> **EXERCISE PROMPT**
Recast the rows from the line with "What is the spatial" to the line with "82.4 inches" as a Markdown table with the columns Number and Line. Skip any blank lines.

> **GIVEN DATA**
***

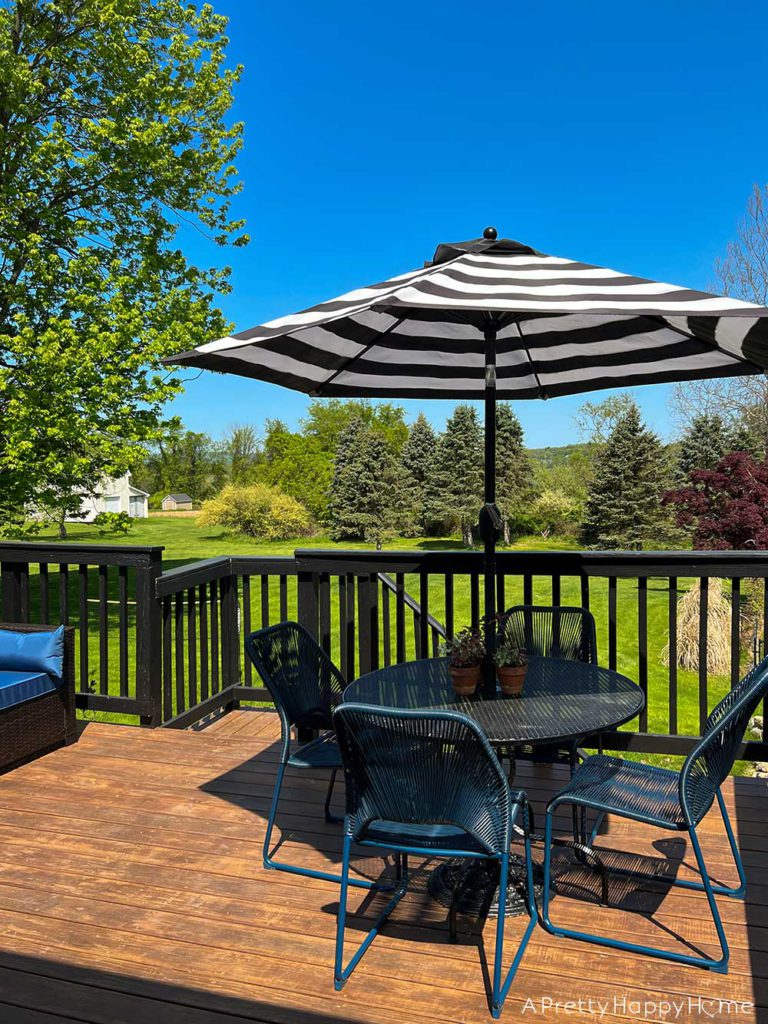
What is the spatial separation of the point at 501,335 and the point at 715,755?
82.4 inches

***

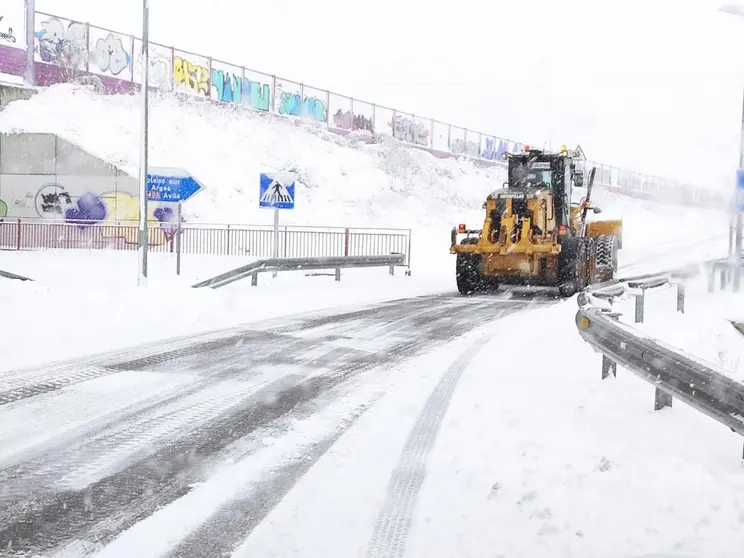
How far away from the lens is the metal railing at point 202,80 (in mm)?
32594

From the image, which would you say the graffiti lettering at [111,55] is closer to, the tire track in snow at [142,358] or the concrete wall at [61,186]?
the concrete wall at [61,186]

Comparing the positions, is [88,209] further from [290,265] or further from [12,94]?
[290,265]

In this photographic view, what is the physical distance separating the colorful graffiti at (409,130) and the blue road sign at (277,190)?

***

> **OUTPUT FOR THIS EXERCISE**
| Number | Line |
|---|---|
| 1 | What is the spatial separation of the point at 501,335 and the point at 715,755? |
| 2 | 82.4 inches |